Do wypadku doszło w piątek 10 maja ok. godz. 13 czasu lokalnego. Kierowca autobusu stracił panowanie nad pojazdem podczas skrętu z ulicy Bolszaja Morskaja w kierunku mostu Pocełujewa. Autobus wpadł do rzeki Mojki. W środku znajdowało się wówczas ok. 20 pasażerów. Na miejsce skierowano służby. Jako pierwsi na pomoc pasażerom autobusu rzucili się przechodnie. Później ratownicy na pontonach i ³odziach motorowych wyciągali ludzi przez okna i luk w dachu. Ministerstwo Sytuacji Nadzwyczajnych poinformowało o śmierci trzech osób wyciągniętych z wody, a także sześciu rannych. Cztery osoby są w stanie ciężkim.

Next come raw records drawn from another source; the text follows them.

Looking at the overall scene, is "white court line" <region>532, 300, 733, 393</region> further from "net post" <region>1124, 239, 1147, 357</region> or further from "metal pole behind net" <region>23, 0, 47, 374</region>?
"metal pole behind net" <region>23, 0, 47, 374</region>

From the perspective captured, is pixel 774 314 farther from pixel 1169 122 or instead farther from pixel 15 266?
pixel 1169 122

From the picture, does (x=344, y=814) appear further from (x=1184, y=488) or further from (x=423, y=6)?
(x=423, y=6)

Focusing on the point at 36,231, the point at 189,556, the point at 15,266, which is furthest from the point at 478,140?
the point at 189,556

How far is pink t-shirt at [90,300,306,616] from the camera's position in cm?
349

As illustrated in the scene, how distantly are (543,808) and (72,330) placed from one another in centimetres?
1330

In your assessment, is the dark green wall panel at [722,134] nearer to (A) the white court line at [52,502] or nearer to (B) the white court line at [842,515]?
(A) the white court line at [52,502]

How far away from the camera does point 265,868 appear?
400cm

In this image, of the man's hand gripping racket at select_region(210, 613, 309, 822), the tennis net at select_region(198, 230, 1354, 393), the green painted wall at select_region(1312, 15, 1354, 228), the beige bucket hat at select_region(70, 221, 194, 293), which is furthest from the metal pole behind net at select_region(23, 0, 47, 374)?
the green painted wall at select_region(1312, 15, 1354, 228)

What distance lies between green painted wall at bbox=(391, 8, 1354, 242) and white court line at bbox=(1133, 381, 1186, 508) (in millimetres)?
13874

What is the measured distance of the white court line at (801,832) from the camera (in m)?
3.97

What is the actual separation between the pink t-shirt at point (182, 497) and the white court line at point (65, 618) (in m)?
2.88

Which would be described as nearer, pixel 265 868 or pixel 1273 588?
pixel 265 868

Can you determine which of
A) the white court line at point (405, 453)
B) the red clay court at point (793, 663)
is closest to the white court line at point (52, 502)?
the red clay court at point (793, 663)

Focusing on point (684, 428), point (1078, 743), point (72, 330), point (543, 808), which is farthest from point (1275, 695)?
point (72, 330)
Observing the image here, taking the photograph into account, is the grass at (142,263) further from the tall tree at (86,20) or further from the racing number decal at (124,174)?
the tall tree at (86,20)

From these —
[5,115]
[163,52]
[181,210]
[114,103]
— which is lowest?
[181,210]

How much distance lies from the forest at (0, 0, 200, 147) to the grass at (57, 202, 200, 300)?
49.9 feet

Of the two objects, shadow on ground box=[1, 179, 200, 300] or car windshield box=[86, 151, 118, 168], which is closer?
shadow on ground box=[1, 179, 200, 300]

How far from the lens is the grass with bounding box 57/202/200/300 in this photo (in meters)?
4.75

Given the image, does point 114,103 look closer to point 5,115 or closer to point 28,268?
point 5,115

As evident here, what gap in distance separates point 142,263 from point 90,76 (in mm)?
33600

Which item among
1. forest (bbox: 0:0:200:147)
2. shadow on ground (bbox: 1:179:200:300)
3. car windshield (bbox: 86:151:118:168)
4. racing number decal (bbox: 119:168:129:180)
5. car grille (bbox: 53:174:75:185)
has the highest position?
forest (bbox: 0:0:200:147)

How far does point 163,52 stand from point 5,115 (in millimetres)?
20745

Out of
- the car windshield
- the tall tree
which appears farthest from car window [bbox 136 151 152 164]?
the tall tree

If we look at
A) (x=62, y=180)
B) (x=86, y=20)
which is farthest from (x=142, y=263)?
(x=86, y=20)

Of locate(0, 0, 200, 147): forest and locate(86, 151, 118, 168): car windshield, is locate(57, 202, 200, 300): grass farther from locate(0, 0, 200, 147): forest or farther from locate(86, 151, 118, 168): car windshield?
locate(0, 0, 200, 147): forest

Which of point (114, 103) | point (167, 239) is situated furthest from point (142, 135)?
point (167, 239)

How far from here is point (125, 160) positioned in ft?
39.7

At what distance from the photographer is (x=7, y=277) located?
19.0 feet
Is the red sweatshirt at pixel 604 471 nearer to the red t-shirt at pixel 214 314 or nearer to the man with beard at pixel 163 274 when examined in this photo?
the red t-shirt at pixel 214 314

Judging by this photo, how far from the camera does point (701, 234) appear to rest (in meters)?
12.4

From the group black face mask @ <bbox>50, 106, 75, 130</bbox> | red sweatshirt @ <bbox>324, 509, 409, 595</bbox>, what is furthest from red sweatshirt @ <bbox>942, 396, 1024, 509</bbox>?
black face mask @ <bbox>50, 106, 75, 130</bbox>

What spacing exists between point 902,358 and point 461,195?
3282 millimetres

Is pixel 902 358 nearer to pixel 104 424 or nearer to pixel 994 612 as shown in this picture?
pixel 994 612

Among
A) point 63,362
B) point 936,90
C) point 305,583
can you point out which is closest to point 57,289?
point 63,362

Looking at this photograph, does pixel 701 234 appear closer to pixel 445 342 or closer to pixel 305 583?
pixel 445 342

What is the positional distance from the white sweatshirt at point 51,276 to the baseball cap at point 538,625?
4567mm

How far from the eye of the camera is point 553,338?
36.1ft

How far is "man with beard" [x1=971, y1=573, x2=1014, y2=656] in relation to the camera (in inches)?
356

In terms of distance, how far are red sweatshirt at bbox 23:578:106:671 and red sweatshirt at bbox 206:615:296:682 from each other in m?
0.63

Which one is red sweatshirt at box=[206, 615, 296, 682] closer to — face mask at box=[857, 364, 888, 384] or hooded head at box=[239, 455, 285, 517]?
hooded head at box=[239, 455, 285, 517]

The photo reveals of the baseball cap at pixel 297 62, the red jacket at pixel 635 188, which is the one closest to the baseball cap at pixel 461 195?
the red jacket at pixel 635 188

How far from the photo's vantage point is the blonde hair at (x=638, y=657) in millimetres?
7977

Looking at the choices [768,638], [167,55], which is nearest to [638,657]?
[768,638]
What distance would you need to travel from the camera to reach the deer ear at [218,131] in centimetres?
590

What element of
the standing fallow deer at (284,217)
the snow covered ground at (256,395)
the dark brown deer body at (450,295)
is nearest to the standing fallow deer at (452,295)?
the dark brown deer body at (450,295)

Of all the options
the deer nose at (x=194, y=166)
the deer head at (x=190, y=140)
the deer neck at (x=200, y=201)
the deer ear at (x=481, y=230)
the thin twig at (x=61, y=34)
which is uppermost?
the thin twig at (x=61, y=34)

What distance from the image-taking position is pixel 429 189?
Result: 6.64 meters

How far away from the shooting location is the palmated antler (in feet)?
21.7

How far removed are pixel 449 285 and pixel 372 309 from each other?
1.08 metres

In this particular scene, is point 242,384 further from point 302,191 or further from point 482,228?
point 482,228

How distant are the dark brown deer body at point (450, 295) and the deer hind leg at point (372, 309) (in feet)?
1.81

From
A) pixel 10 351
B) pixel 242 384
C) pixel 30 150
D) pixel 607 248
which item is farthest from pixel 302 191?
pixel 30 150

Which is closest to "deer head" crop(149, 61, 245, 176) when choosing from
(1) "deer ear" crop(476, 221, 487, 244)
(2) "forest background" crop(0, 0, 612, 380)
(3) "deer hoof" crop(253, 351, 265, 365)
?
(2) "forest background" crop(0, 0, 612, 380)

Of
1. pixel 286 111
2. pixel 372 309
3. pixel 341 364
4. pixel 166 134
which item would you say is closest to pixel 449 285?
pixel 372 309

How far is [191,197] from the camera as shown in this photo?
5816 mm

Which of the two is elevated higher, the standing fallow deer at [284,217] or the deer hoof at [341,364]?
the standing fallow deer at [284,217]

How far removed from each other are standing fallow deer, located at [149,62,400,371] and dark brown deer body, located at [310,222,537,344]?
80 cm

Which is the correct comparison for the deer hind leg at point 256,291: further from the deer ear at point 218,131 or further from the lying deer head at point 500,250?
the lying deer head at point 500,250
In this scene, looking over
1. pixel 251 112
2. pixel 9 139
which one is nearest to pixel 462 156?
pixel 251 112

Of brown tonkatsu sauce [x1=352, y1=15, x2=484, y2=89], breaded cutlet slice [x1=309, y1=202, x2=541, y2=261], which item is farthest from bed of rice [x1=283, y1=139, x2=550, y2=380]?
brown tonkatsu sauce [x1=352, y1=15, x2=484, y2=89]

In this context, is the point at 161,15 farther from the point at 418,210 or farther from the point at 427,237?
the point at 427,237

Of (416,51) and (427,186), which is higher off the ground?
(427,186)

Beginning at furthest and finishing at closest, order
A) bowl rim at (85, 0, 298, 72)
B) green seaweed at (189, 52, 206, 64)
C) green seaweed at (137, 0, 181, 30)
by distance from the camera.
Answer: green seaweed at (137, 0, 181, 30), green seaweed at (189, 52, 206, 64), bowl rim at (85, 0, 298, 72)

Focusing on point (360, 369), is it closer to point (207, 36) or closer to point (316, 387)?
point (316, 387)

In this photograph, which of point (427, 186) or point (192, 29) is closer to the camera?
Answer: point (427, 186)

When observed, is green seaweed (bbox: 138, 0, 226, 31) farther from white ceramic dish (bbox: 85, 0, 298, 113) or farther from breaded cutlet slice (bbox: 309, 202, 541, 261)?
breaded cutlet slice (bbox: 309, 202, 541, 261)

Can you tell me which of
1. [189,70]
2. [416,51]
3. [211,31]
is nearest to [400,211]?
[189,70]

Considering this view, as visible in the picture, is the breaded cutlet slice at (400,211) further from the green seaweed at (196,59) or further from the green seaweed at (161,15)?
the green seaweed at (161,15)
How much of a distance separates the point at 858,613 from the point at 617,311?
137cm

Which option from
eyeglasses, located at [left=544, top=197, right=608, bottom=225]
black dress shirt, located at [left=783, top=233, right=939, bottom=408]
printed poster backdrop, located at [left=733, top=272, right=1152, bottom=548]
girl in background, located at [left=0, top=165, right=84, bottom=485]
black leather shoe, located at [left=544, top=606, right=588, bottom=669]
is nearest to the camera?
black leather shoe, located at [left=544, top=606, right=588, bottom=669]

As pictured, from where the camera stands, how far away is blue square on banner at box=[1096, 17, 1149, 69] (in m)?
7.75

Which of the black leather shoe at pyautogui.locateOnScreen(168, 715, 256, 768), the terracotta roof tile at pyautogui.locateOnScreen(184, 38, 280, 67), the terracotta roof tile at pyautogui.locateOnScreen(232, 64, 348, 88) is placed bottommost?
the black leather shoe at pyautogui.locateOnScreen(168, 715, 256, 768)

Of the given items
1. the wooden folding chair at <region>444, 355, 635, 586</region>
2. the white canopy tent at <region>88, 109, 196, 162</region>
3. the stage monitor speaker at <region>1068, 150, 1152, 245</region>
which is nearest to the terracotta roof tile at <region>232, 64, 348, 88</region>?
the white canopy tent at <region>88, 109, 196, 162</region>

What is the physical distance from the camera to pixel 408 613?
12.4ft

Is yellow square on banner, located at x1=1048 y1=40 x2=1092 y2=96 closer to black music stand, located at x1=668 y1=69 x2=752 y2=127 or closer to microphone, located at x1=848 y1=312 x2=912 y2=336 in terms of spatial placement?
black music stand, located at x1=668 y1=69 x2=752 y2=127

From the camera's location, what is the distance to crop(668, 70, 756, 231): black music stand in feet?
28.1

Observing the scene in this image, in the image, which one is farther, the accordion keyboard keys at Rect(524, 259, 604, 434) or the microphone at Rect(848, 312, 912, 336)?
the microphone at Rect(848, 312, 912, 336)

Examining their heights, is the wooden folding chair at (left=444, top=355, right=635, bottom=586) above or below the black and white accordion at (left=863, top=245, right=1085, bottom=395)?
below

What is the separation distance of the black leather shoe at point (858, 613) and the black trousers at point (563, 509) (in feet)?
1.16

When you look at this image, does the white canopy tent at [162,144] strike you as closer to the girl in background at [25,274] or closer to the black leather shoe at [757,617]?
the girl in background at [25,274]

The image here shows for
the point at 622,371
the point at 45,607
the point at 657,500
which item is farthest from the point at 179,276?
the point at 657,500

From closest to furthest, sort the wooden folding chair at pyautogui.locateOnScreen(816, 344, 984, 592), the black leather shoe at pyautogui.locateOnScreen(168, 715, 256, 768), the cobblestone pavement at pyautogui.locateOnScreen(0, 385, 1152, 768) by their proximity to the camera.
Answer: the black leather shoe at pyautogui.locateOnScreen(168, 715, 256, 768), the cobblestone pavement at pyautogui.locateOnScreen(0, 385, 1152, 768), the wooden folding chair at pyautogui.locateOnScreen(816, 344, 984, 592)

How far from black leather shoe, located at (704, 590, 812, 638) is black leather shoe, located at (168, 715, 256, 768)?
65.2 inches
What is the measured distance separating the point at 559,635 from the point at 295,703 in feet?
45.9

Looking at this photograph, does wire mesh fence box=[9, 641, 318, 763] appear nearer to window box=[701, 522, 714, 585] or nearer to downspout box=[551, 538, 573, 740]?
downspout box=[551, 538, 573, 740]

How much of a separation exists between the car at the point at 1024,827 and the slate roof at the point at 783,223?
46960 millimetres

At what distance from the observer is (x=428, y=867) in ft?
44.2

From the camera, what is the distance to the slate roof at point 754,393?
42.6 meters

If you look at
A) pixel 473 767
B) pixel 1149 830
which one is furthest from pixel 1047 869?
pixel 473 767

Petersburg. Wypadek autobusu, są ofiary śmiertelne
44-letni kierowca autobusu został zatrzymany, przewieziony na komisariat i przesłuchany. Może odpowiedzieć za naruszenie przepisów drogowych, które skutkowały śmiercią co najmniej dwóch osób. Jak przekazała rosyjska agencja Interfax, od 2022 r. sądy w Petersburgu ponad 20 razy uznawały, że firma transportowa, do której należy autobus, dopuszczała się naruszenia warunków zapisanych w licencji. Łącznie na spółkę nałożono do tej pory kary w wysokości 3,6 mln rubli (równowartość ok. 155 tys. zł).